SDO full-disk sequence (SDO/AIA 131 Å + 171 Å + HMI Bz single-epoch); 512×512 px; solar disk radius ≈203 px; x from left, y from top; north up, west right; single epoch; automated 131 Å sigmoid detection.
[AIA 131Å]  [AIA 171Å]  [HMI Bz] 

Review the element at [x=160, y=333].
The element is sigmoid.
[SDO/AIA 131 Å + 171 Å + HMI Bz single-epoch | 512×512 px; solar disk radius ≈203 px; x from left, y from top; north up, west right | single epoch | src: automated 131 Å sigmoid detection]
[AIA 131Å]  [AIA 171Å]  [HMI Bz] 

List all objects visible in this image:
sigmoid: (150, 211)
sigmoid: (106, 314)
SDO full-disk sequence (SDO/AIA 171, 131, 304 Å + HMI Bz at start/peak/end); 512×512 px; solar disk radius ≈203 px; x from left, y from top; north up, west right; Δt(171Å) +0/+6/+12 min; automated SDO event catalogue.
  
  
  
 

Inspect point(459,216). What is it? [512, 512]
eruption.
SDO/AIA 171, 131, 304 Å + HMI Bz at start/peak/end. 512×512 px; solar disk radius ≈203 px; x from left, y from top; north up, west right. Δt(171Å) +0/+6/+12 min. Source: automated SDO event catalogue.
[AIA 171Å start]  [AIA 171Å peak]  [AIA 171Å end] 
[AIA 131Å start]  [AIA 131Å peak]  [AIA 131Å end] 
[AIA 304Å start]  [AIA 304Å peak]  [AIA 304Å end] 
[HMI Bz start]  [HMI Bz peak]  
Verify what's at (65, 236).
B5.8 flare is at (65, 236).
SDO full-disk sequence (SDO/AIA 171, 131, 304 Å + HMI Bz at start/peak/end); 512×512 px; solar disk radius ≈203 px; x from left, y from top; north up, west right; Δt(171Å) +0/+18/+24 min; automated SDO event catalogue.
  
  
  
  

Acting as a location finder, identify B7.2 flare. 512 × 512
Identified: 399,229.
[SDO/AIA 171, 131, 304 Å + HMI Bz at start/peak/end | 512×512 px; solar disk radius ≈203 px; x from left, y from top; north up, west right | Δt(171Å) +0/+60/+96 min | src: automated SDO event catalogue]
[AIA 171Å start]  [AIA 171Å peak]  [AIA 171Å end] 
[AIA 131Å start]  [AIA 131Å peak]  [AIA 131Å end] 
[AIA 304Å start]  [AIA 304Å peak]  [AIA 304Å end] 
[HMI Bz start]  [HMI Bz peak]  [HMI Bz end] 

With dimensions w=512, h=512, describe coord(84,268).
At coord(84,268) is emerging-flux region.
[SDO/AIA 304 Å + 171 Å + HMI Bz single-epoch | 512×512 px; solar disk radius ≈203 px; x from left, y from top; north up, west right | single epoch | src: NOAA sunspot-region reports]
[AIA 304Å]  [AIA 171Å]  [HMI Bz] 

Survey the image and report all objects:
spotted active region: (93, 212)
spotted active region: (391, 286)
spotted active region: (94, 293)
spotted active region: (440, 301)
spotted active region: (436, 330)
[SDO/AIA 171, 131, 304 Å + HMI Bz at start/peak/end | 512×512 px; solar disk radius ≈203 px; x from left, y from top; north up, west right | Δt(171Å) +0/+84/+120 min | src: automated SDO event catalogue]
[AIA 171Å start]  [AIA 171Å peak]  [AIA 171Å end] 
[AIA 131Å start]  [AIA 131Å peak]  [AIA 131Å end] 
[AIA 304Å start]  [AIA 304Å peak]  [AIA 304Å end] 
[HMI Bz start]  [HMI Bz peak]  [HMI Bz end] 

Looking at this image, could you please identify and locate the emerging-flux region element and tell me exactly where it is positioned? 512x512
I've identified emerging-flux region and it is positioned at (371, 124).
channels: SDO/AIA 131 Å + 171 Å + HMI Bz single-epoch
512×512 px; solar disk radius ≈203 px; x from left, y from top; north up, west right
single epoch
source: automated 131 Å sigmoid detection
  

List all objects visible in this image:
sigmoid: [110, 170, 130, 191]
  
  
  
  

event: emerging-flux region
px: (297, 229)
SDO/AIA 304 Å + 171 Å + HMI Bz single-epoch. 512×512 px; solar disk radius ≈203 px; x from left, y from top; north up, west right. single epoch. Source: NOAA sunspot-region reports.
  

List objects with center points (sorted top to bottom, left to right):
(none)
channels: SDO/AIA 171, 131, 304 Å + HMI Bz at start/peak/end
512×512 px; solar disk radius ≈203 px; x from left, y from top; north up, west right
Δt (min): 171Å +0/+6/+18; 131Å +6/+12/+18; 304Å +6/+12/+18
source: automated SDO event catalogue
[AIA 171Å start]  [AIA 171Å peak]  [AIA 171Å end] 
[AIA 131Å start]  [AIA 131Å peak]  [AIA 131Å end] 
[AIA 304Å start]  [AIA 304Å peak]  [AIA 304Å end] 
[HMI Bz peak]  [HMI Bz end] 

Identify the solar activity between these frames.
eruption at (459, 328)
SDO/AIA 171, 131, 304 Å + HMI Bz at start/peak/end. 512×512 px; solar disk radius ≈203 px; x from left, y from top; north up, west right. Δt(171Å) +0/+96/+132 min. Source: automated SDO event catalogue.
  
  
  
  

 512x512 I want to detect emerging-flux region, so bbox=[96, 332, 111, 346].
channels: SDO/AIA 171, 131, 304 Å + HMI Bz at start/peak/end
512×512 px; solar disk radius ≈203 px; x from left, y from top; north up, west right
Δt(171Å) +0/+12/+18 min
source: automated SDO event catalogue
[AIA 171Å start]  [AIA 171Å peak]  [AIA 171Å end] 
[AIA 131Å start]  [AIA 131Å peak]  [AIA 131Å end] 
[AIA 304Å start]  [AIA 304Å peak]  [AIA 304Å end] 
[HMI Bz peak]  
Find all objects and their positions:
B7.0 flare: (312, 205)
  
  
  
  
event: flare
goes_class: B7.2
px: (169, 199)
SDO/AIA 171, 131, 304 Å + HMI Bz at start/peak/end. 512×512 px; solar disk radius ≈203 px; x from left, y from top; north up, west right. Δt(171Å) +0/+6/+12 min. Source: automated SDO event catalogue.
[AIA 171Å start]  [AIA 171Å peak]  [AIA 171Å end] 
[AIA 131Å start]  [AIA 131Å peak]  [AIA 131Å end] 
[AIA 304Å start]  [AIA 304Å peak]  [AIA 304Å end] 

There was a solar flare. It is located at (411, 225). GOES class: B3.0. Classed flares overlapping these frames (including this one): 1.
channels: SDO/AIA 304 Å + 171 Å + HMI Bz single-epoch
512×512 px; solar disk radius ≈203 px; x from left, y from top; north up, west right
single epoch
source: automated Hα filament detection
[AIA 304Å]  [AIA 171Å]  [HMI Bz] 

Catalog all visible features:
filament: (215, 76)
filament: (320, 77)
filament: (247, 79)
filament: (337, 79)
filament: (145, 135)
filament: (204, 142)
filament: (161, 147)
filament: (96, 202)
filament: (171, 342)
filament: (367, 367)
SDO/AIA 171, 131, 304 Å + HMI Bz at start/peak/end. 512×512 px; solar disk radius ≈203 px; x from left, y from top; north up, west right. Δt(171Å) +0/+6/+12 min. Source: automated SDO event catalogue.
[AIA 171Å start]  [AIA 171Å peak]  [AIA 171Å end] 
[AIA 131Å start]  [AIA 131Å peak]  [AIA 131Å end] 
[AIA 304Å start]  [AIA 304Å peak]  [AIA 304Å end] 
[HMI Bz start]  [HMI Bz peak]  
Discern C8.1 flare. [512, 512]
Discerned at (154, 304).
---------------
# Exercise goal:
Look for "sequence" in each line of the material, then copy the lines where it is found.

# Answer to this problem:
SDO full-disk sequence (SDO/AIA 131 Å + 171 Å + HMI Bz single-epoch); 512×512 px; solar disk radius ≈203 px; x from left, y from top; north up, west right; single epoch; automated 131 Å sigmoid detection.
SDO full-disk sequence (SDO/AIA 171, 131, 304 Å + HMI Bz at start/peak/end); 512×512 px; solar disk radius ≈203 px; x from left, y from top; north up, west right; Δt(171Å) +0/+6/+12 min; automated SDO event catalogue.
SDO full-disk sequence (SDO/AIA 171, 131, 304 Å + HMI Bz at start/peak/end); 512×512 px; solar disk radius ≈203 px; x from left, y from top; north up, west right; Δt(171Å) +0/+18/+24 min; automated SDO event catalogue.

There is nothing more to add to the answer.